Aquí vivió solo el doctor Thorne once o doce años y, luego, otros diez u once más con su sobrina, Mary Thorne. Mary tenía trece años cuando llegó para instalarse como señora de la casa o, en cierto modo, para hacer de única señora de la casa. Este suceso cambió mucho las costumbres del médico. Antes era el típico soltero: ni una sola de las habitaciones estaba amueblada de modo adecuado. Al principio empezó de modo improvisado porque no dominaba los medios para empezar de otra manera y así continuó, puesto que nunca había llegado el momento en que debiera poner en orden las cosas de la casa. No tenía hora fija para las comidas, ni lugar fijo para los libros, ni armario fijo para la ropa. Guardaba en la bodega unas cuantas botellas de vino y, de vez en cuando, invitaba a otro soltero a comer con él, pero, fuera de esto, apenas se preocupaba del mantenimiento del hogar. Por las mañanas se preparaba un gran tazón de té fuerte, junto con pan, mantequilla y huevos y, sea cual fuere la hora en que llegara por la noche, esperaba que le sirvieran algún alimento con el que satisfacer las necesidades naturales. Si, además, le daban otro tazón de té al anochecer, ya tenía todo lo que deseaba, o, como mínimo, todo lo que pedía.
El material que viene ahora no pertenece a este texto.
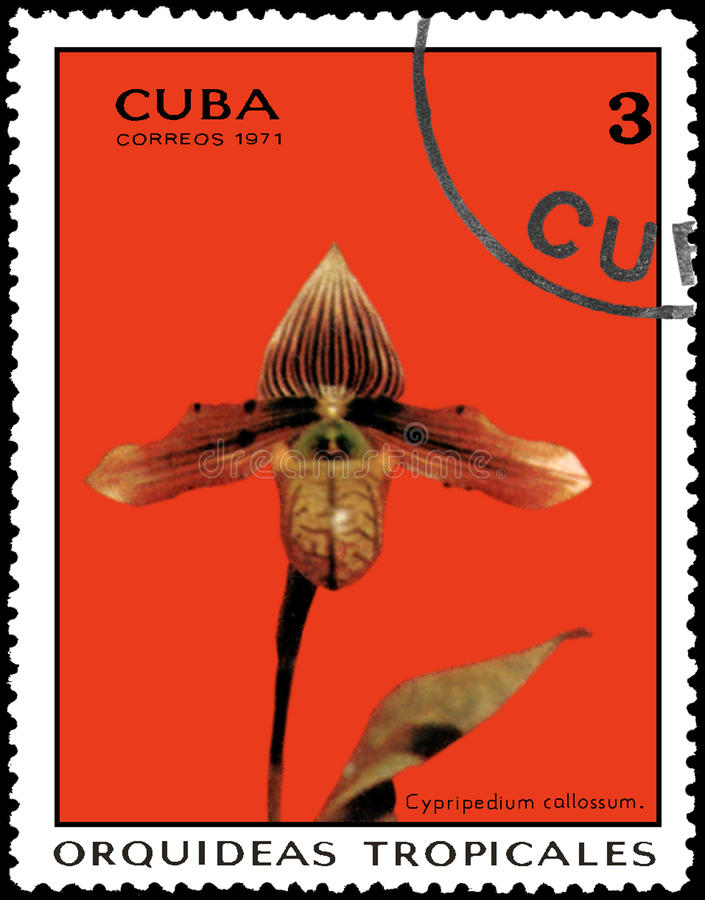 CUBA - CIRCA 1971: El sello impreso en Cuba muestra el callossum del Cypripedium de la orquídea, orquídeas de la serie fotografía de archivo libre de regalías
Cuando llegó Mary, o mejor, cuando estaba a punto de llegar, todo cambió en la casa del médico. Hasta entonces la gente se preguntaba, y en especial la señora Umbleby, cómo podía vivir de una manera tan dejada el doctor Thorne; y ahora la gente se preguntaba, y en especial la señora Umbleby, cómo ponía tantos muebles en la casa el médico sólo porque una muchachita de doce años fuera a vivir con él.
La señora Umbleby tenía un buen radio de acción para su observación. El médico llevó a cabo una auténtica revolución en su hogar y amuebló la casa completamente, desde el suelo hasta el techo. Pintó —por vez primera desde que estaba allí—, empapeló, alfombró, encortinó, puso espejos, ropa de casa, mantas, como si al día siguiente fuera a llegar una señora Thorne de gran fortuna. Y todo por una muchacha de doce años de edad. «¿Y cómo —preguntaba la señora Umbleby a su amiga la señorita Gushing— cómo sabe qué comprar?», como si el médico se hubiera criado como un animal salvaje, ignorante de lo que eran mesas y sillas y con menos ideas que un hipopótamo de lo que era la decoración de un salón.
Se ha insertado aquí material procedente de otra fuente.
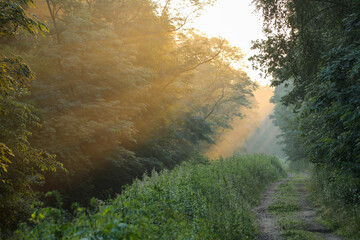 Obraz Świt w lesie - fototapety do salonu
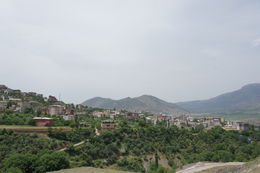 Image of Sason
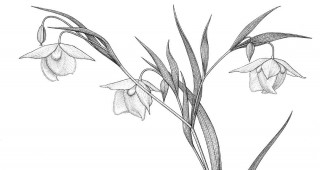 Golden  globe lily  (Calochortus  amabilis).  Drawing by  Kristin Jakob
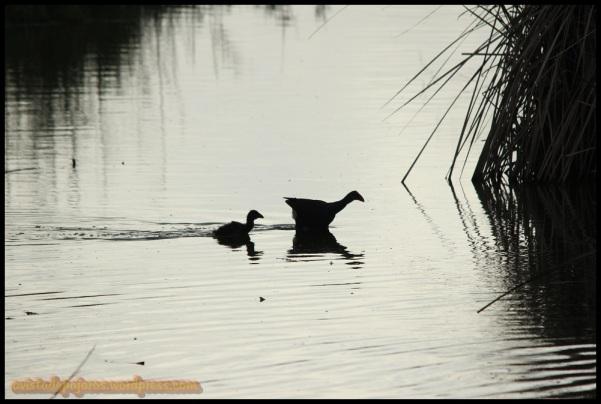 Calamón con polluelo detrás (2-7-2014)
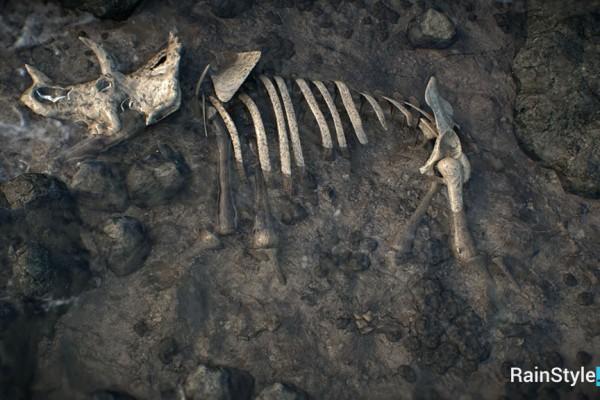 Кости трицератопса в реке.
Para asombro de la señora Umbleby y de la señorita Gushing, el médico lo hizo muy bien. No dijo nada a nadie —nunca hablaba demasiado de estas cosas—, pero amuebló la casa bien y con discreción, y, cuando Mary Thorne llegó a la casa procedente del colegio de Bath, donde había permanecido seis años, se halló invitada a ser quien presidiera un paraíso perfecto.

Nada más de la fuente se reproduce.